As a commuter, it took a little while to get used to going to school. 76 Bus to Logan Square Blue Line, then transfer to the Green Line. Almost three hours everyday round trip, but honestly that was least of my problems. I was taking Calculus-I here, and while initially it was going well, I realised I was getting my behind kicked at every weekly quiz. The standard of education here was MUCH higher than what I was used to, and it caught me off guard. I remember getting a 37 percent on my first midterm and having a full-on mental breakdown (in a Dunkin’ Donuts of all places) because I felt inferior to everyone else. I was seriously considering leaving. But, after I calmed down, I contacted my program director from my college readiness program and asked if there was anyway I could receive extra help on calculus (outside of the Academic Resource Center (ARC) here). Within a week, I was receiving roughly an extra eight hours of calculus tutoring every week for the rest of the semester though two tutors - my old high school teachers. The results of my next couple quizzes and second midterm spoke for themselves - nearly perfect scores. It took over half the semester, but I was finally able to get into the groove of things, and realized that I had to work harder than normal to keep up with the rest of the students here. I finished my first semester completely worn out, but ready for the next. I’d say my only real regret was not being able to write for TechNews as much as I wanted to. I believe I only submitted three articles the whole semester, so I wasn’t really showing much desire to stay as an editor here. Sorry, Ethan.

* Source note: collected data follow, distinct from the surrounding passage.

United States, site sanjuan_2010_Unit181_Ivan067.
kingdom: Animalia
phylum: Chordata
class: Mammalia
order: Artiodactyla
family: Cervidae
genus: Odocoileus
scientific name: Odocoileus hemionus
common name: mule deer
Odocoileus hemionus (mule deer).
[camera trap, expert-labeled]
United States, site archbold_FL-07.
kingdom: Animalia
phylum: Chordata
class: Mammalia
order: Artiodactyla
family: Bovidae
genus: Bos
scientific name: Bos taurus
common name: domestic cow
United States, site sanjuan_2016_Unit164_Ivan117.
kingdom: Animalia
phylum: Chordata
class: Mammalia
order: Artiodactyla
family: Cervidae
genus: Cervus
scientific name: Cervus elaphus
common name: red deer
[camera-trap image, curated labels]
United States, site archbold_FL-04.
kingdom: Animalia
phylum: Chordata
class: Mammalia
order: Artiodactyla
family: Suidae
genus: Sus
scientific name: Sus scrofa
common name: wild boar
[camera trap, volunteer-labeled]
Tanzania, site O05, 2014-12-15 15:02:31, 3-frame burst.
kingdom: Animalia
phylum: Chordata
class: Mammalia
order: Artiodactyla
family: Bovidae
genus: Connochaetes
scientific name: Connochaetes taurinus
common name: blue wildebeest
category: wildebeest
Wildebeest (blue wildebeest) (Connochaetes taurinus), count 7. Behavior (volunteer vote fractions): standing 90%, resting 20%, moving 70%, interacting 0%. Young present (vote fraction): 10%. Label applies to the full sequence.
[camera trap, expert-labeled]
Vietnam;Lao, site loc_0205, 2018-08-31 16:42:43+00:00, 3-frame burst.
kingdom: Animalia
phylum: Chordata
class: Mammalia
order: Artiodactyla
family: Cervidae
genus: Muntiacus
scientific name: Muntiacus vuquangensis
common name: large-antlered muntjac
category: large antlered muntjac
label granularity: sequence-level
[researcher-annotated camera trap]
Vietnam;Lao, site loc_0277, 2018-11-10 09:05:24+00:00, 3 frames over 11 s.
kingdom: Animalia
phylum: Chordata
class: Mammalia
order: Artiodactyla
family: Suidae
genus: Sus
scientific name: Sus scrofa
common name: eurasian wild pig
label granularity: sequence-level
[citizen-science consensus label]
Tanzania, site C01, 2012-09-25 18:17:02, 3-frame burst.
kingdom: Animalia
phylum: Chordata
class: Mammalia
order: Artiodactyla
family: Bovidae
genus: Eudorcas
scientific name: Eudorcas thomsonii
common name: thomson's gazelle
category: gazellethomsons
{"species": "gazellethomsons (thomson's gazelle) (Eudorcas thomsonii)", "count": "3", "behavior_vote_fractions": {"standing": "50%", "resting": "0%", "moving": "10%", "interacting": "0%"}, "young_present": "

This semester is going smoother than the last, mostly because I know what I was getting into. Thus, I’m focusing more on getting involved and improving my social relationships that I had neglected last semester. I made it a goal to submit at least one article a week and joined WIIT as a radio host (shameless self plug - Thursdays from 4:30 to 5:30 p.m.). And while things aren’t completely perfect, I never expected to be in the position that I am in now. A year ago, I was lost and confused whilst entering a weird transition period. Now, I have a clearer grasp on my future plans, and am excited to see what I can do this summer.
So, to all you TechNews readers, thank you for being a loyal audience. I’ve always loved writing as a hobby, and TechNews provides a way for it to not just random ideas in a journal. I love this organization, I love this team, and I love what I do.
Have a great summer. I’ll see you all next semester.